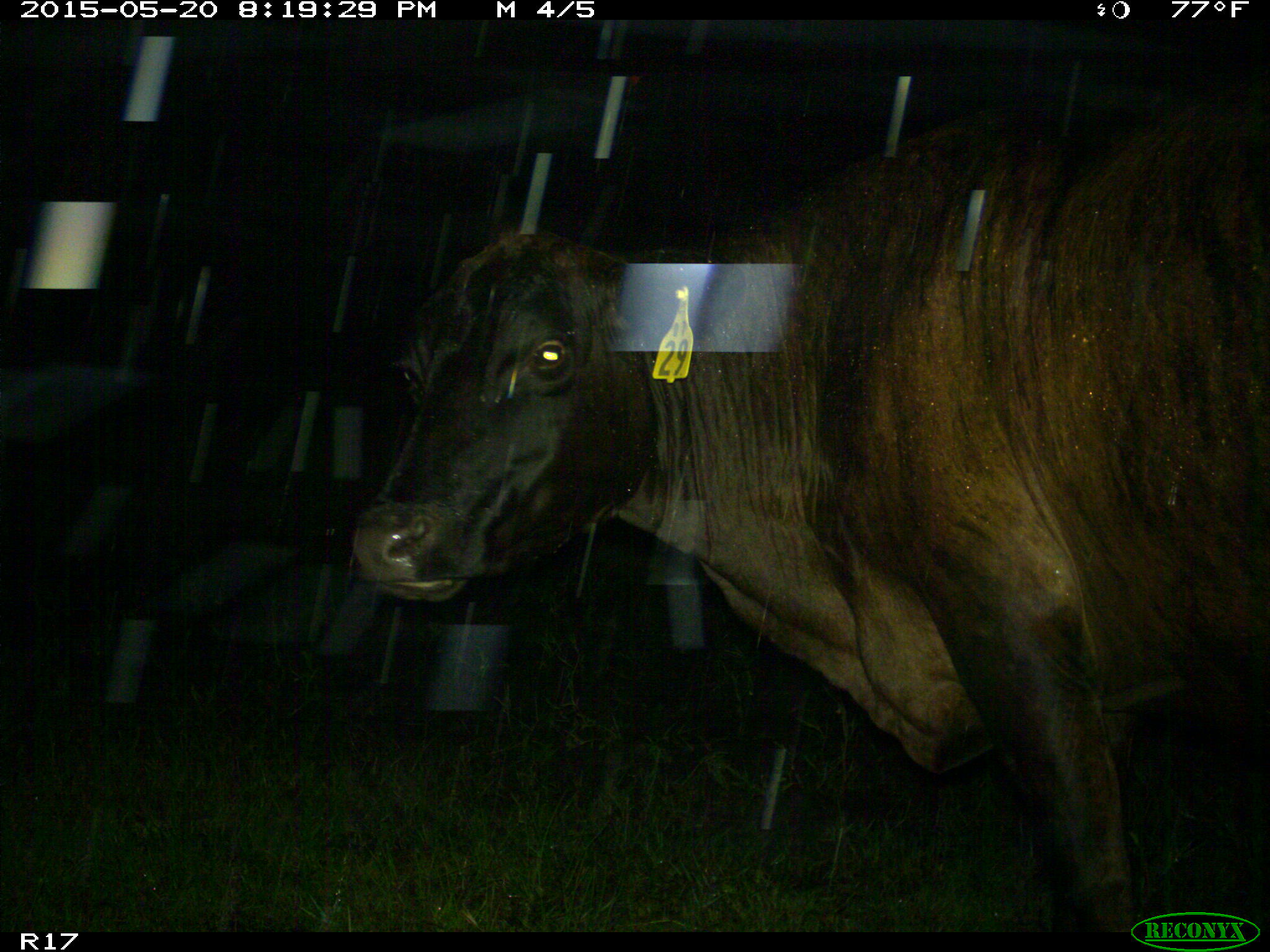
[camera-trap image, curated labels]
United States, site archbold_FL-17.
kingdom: Animalia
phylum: Chordata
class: Mammalia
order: Artiodactyla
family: Bovidae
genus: Bos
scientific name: Bos taurus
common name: domestic cow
Bos taurus (domestic cow).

============================================================

• **PROBLEM TO WORK ON**
Transcribe every entry word for word, but skip the pictures.

• **RESULT**
[camera-trap image, curated labels]
United States, site archbold_FL-17.
kingdom: Animalia
phylum: Chordata
class: Mammalia
order: Artiodactyla
family: Bovidae
genus: Bos
scientific name: Bos taurus
common name: domestic cow
Bos taurus (domestic cow).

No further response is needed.